**TO DO**
Reproduce verbatim the lines of the listing below, starting with the line that holds "Having the point" and continuing through the end of the listing, with both ends included.

* Begin DATA TO PROCESS *

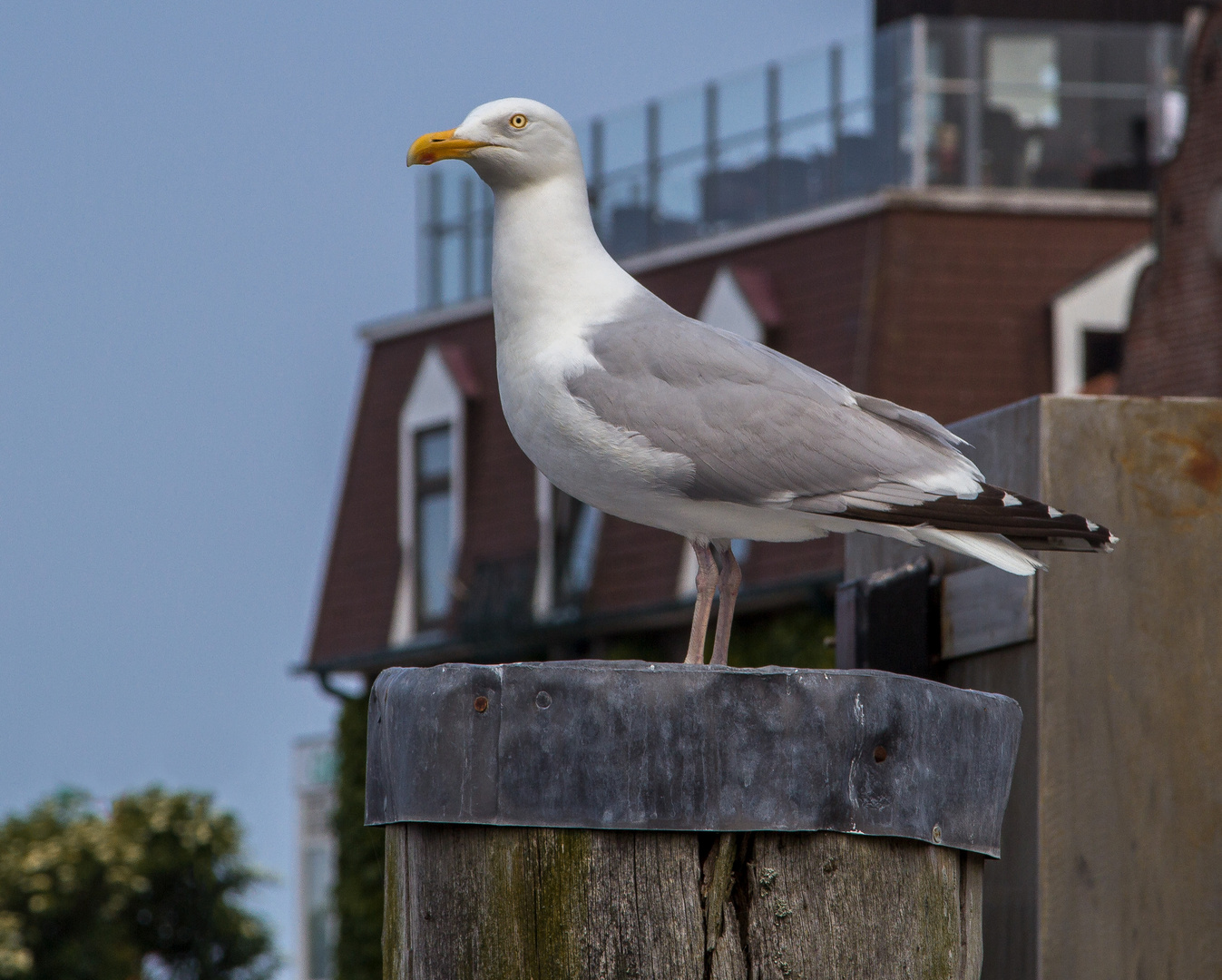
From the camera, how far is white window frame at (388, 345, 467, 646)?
86.9 ft

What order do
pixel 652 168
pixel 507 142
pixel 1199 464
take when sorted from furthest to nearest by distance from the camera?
pixel 652 168
pixel 507 142
pixel 1199 464

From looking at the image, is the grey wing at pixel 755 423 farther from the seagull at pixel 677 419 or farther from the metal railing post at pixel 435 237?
the metal railing post at pixel 435 237

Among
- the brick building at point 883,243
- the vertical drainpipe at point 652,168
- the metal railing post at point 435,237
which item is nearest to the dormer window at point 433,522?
the brick building at point 883,243

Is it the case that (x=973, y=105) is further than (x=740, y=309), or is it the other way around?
(x=740, y=309)

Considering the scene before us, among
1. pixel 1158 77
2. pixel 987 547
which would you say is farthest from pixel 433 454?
pixel 987 547

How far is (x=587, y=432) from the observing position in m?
5.59

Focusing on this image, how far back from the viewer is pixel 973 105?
72.7 feet

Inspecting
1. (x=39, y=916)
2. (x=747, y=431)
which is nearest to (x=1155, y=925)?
(x=747, y=431)

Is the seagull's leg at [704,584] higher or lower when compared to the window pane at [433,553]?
lower

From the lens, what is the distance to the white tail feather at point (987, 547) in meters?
5.12

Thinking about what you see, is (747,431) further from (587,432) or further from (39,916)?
(39,916)

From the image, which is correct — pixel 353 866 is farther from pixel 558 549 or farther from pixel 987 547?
pixel 987 547

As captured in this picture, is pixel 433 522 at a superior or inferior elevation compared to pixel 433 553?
superior

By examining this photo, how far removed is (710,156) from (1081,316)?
13.6 ft
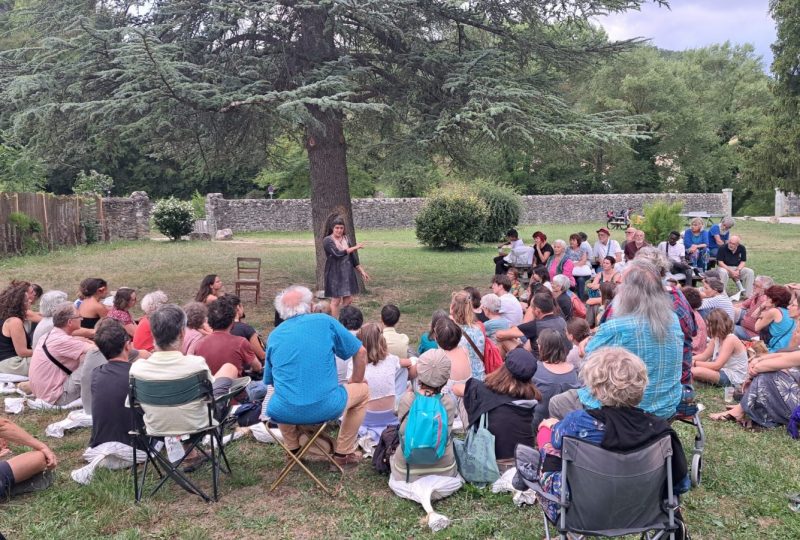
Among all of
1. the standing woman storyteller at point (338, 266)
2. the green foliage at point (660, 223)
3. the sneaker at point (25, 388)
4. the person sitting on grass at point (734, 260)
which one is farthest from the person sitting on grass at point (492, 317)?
the green foliage at point (660, 223)

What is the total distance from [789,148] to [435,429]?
80.0 ft

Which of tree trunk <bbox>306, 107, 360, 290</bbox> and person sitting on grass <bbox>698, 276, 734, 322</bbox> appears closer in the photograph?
person sitting on grass <bbox>698, 276, 734, 322</bbox>

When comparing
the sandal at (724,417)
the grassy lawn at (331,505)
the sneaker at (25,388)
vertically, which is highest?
the sneaker at (25,388)

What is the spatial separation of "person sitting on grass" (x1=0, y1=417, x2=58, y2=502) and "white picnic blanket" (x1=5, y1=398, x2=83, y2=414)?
1.53 metres

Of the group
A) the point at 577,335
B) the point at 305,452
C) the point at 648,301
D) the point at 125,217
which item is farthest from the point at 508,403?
the point at 125,217

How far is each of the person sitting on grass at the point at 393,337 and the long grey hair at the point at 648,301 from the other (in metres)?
2.03

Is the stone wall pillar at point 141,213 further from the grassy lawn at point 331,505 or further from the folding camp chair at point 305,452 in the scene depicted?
the folding camp chair at point 305,452

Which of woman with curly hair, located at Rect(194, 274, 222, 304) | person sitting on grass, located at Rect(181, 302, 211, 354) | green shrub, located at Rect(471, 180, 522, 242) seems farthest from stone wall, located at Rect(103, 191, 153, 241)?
person sitting on grass, located at Rect(181, 302, 211, 354)

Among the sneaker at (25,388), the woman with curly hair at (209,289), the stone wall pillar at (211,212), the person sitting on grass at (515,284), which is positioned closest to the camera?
the sneaker at (25,388)

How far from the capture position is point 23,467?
12.2 ft

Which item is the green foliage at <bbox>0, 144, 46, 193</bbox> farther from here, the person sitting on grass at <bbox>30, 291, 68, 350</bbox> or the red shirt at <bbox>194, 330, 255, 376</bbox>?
the red shirt at <bbox>194, 330, 255, 376</bbox>

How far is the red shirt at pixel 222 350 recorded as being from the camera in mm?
4703

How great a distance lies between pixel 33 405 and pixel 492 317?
4059 millimetres

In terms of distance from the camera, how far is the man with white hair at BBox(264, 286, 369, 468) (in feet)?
12.3
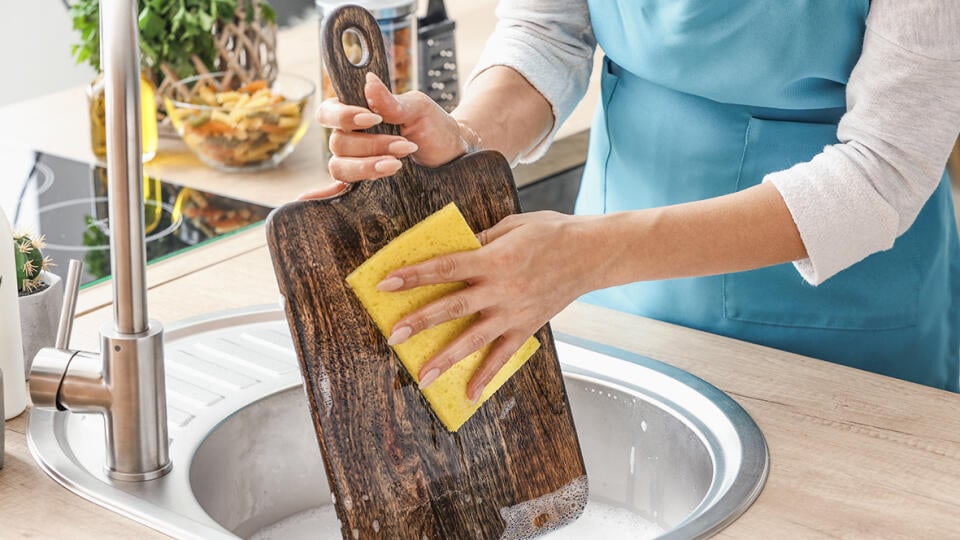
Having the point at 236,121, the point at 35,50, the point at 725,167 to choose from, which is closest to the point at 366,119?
the point at 725,167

* End DATA TO PROCESS *

**FULL SOLUTION**
Having the point at 236,121, the point at 35,50, the point at 725,167 to choose from, which is closest to the point at 366,119?
the point at 725,167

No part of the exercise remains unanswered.